Optional: Add camera permission to your Info.plist (only if scanning from camera):

<key>NSCameraUsageDescription</key>
<string>We need access to your camera to scan documents</string>
<key>NSPhotoLibraryUsageDescription</key>
<string>We need access to your photo library to select images</string>

Android Setup

The module automatically includes ML Kit dependencies. No additional setup required.

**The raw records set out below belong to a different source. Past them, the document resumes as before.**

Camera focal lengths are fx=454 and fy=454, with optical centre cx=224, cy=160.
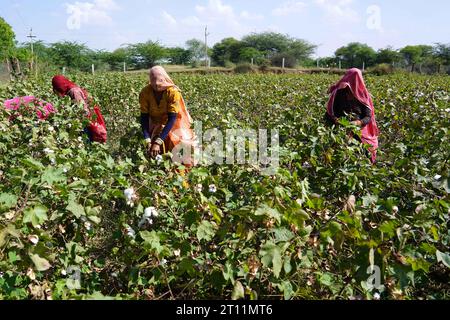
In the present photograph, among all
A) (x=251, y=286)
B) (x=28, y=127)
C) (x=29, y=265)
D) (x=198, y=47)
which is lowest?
(x=251, y=286)

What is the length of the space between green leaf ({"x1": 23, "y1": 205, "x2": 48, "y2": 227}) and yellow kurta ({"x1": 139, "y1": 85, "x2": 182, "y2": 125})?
1.78m

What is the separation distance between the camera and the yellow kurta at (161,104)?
3.05 m

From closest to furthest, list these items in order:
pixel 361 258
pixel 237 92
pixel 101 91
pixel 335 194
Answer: pixel 361 258 → pixel 335 194 → pixel 237 92 → pixel 101 91

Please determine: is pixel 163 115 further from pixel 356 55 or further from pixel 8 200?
pixel 356 55

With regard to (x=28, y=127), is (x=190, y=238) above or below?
below

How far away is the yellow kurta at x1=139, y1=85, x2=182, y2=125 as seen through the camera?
3.05 m

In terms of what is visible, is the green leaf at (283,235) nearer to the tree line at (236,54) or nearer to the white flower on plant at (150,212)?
the white flower on plant at (150,212)

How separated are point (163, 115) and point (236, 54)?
50882 mm

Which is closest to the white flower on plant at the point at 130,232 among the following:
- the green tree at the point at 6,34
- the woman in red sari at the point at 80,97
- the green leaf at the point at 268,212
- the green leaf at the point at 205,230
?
the green leaf at the point at 205,230

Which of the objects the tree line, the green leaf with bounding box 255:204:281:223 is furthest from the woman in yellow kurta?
the tree line

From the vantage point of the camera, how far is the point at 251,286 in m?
1.38

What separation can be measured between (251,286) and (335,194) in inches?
32.4
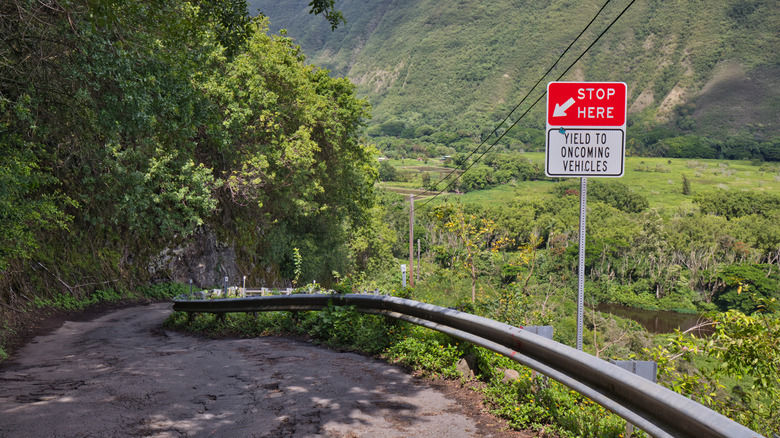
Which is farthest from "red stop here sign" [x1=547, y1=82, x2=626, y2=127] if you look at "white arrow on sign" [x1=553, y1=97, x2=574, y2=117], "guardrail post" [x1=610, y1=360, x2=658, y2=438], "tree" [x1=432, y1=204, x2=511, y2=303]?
"tree" [x1=432, y1=204, x2=511, y2=303]

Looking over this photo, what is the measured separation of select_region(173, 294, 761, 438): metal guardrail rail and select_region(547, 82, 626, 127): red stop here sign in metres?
1.82

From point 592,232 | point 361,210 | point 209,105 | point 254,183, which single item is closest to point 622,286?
point 592,232

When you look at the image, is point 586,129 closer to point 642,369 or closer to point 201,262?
point 642,369

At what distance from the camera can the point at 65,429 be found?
13.3ft

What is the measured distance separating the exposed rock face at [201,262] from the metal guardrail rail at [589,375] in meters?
23.1

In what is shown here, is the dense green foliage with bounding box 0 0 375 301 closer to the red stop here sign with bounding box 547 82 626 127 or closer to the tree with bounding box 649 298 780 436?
the red stop here sign with bounding box 547 82 626 127

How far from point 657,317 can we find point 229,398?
110126mm

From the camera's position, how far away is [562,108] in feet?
16.0

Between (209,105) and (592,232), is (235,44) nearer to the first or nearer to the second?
(209,105)

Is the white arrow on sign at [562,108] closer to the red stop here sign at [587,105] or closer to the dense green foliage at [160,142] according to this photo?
the red stop here sign at [587,105]

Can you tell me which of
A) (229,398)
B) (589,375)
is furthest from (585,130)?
(229,398)

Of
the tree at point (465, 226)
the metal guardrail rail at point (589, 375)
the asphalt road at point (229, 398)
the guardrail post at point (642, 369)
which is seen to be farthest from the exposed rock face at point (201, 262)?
the guardrail post at point (642, 369)

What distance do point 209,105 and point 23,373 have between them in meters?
6.30

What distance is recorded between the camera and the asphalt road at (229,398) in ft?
13.5
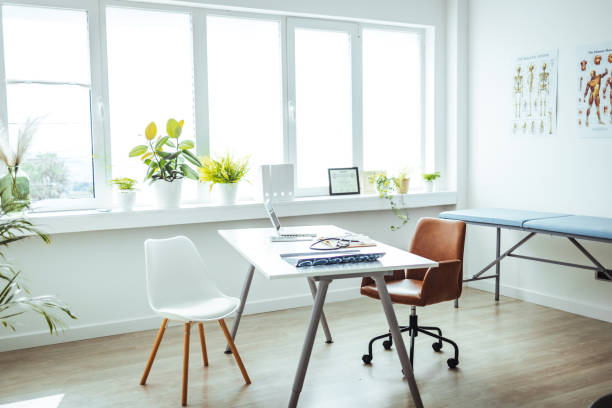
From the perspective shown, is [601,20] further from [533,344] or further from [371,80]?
[533,344]

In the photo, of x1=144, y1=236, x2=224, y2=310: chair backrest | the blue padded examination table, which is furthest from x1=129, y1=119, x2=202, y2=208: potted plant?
the blue padded examination table

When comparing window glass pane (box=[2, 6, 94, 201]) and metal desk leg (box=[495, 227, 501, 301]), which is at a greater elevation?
window glass pane (box=[2, 6, 94, 201])

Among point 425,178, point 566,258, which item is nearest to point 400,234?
point 425,178

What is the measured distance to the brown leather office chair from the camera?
124 inches

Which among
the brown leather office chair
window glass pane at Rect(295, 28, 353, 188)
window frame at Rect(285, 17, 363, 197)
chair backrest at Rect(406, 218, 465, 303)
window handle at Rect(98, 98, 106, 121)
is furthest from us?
window glass pane at Rect(295, 28, 353, 188)

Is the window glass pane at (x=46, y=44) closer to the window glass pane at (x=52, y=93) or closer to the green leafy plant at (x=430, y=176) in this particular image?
the window glass pane at (x=52, y=93)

Important for Android: Ensure your android/build.gradle has:

buildscript {
    ext {
        minSdkVersion = 21
        compileSdkVersion = 35
        targetSdkVersion = 35
    }
}

Optional: Add permissions to your AndroidManifest.xml (only if scanning from camera or accessing storage):

<uses-permission android:name="android.permission.CAMERA" />
<uses-permission android:name="android.permission.READ_EXTERNAL_STORAGE" />

New Architecture Support

iOS:Full TurboModule support (automatically detected) Android:Bridge mode with full compatibility (works with newArchEnabled=true)

The library works seamlessly with React Native's new architecture:

  • iOS uses native TurboModules implementation
  • Android uses the stable Bridge API (fully compatible with new architecture apps)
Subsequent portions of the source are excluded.